*** Exercise data Section Begins ***

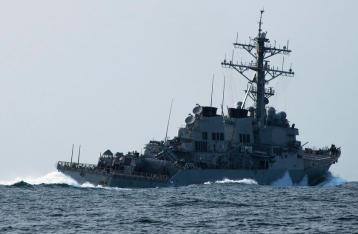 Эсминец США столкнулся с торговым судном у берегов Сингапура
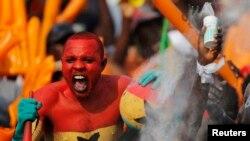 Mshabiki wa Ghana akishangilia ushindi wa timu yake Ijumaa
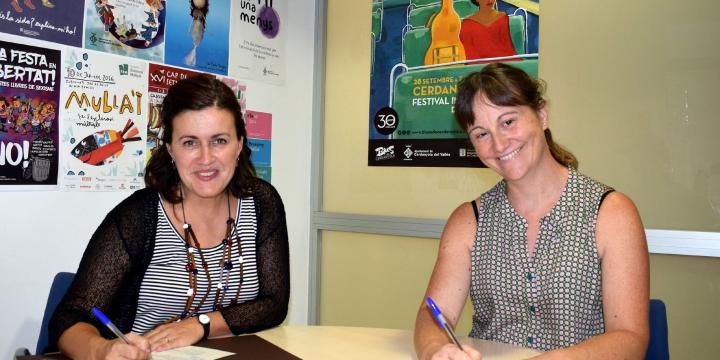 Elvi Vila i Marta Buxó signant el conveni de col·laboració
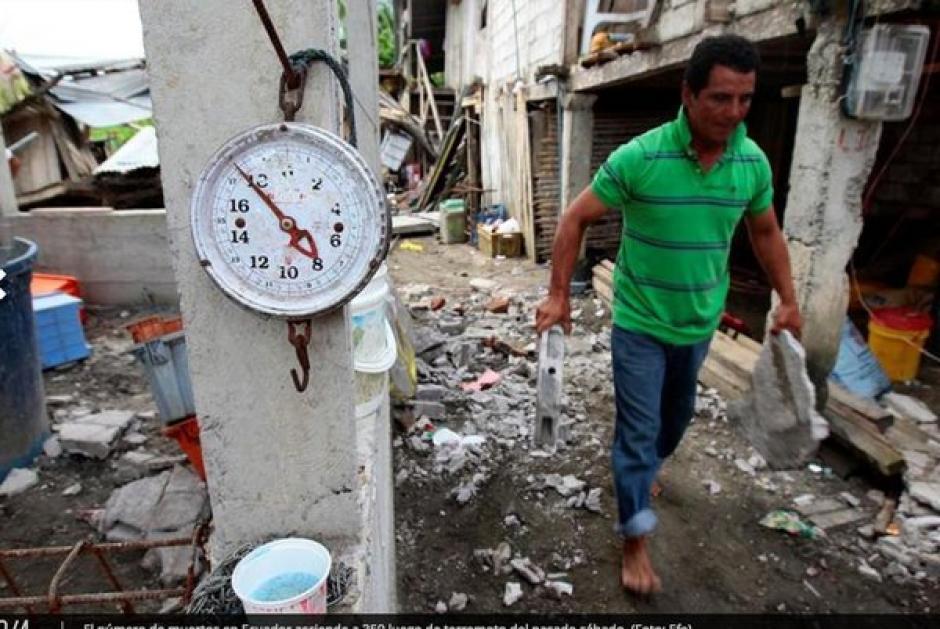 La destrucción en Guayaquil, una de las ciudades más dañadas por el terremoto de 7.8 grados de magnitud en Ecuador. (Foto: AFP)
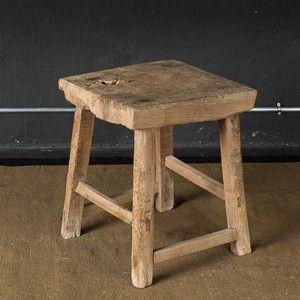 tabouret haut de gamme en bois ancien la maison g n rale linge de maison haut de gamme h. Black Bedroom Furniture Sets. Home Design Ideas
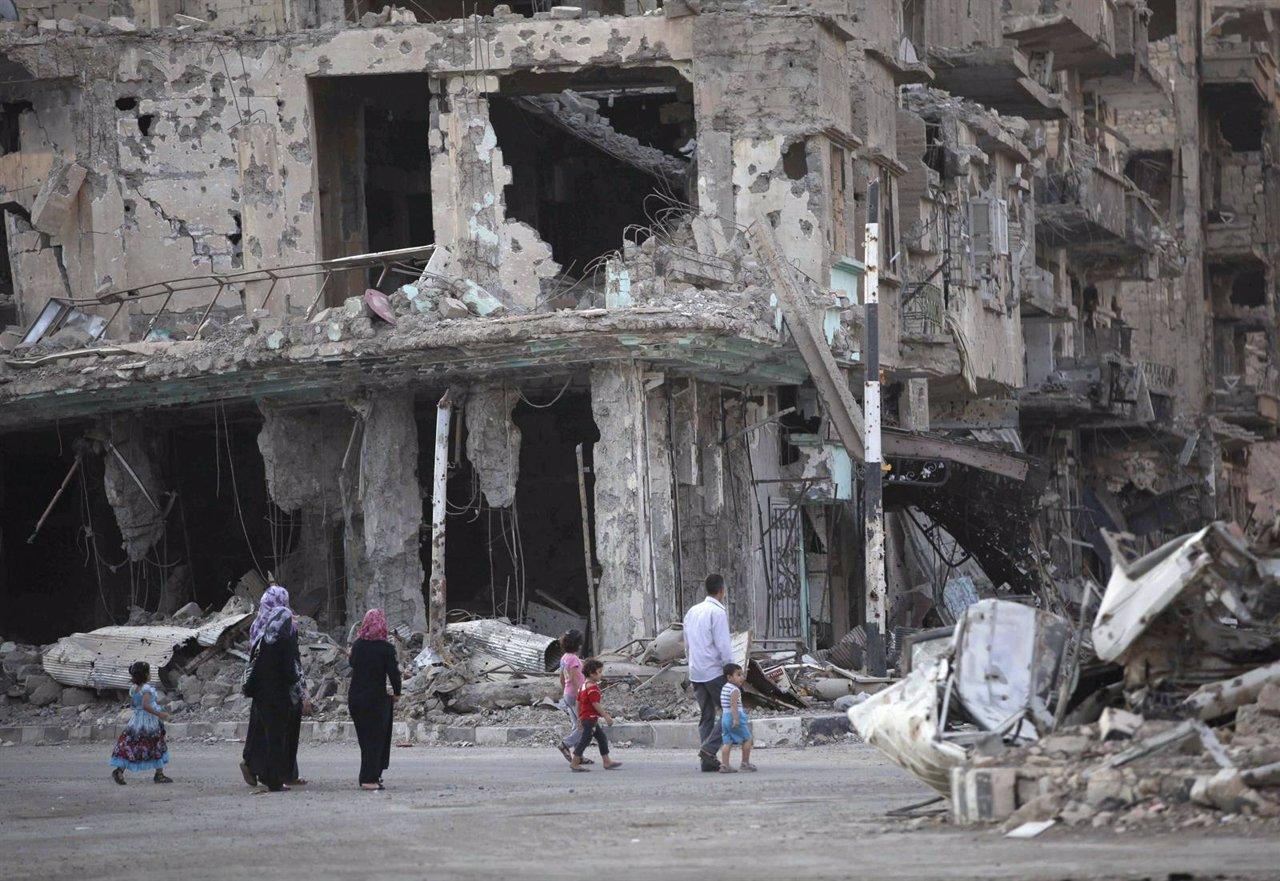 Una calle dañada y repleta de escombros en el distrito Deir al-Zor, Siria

*** Exercise data Section Ends ***

What is expected: Each line of the records is to be reproduced exactly, and each picture dropped.

Answer to the exercise:
 Эсминец США столкнулся с торговым судном у берегов Сингапура
 Mshabiki wa Ghana akishangilia ushindi wa timu yake Ijumaa
 Elvi Vila i Marta Buxó signant el conveni de col·laboració
 La destrucción en Guayaquil, una de las ciudades más dañadas por el terremoto de 7.8 grados de magnitud en Ecuador. (Foto: AFP)
 tabouret haut de gamme en bois ancien la maison g n rale linge de maison haut de gamme h. Black Bedroom Furniture Sets. Home Design Ideas
 Una calle dañada y repleta de escombros en el distrito Deir al-Zor, Siria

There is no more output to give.